Source document »
# Cheapest online place to buy canning lids?!



## Cashs Cowgirl (Jan 26, 2006)

Where is it? I know someone knows where to get them for the best deal, lol! Please share this wonderful knowledge eep:


----------



## Pelenaka (Jul 27, 2007)

There was a thread on the S&E board about a company of course the price when figuring the cost of lids shipping comes into play. So what would be a deal for me here in NY might not be for you in LA.

Not much of a help now but once canning season is basicaly over then remember to shop for supplies which will be discounted. 
Haven't seen Ball coupons out yet neither have my coupon queen gfs. Last year I was able to get 4 boxes free when I staked coupons with a store's promotion that week.


~~ pelenaka ~~


----------



## judylou (Jun 19, 2009)

Check out the bulk lid prices at Lehmans.com Lucy posted here a week or so ago about buying several hundred of them and the prices. And if you have a local Amish store many have found them to have the best prices.


----------



## Lucy (May 15, 2006)

They were the cheapest I could find. There was another place, but the shipping was more, so I went with Lehmans.
I have not a couple hundred, a couple thousand !


----------



## Cashs Cowgirl (Jan 26, 2006)

WOW Lucy! I'll pop over there and take a look!


----------



## wottahuzzee (Jul 7, 2006)

Here's the other store we were comparing to: 

Goodman's in Miami, Florida 

http://www.goodmans.net/i/452/ball-31000-regular-canning-jar-dome-lids.htm

The bulk price for regular lids is 60 boxes of 12 lids (720) for 86.99 plus shipping. The price for wide mouths is 36 boxes of 12 lids (432) is 84.99.

Given exercise 1 »
In the thread on canning lids, what bulk price does Goodman's charge for its regular lids, and how many lids does that buy?
Given exercise 2 »
Carry on the canning-lids thread past its final post.
The lines have no role in either task.

Supplied material »
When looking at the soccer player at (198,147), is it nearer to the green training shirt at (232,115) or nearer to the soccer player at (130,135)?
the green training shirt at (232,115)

Task response 1 »
$86.99 plus shipping buys 720 regular lids, in 60 boxes of 12.

Task response 2 »
May not be the cheapest but keep it in mind in case there is a local shortage and other mail order are sold out or too pricy.


----------



## 10kids (Jun 24, 2010)

I figured them both out, with shipping, for regular size. Lehman's comes to $1.81 per dozen, and Goodman's $1.80 per dozen. I just bought them for $1.63 per dozen at Walmart. I know you're looking online, but in case you happened by a Walmart, it would be some cheaper for you.


----------



## wottahuzzee (Jul 7, 2006)

IIRC. just recently someone mentioned on HT about getting cheap canning lids from someplace called Mulberry Lane (I could be wrong about that name). Don't remember where the post was. Does that ring a bell with anyone? 

ETA: I searched and found it but I don't know if the price is any better.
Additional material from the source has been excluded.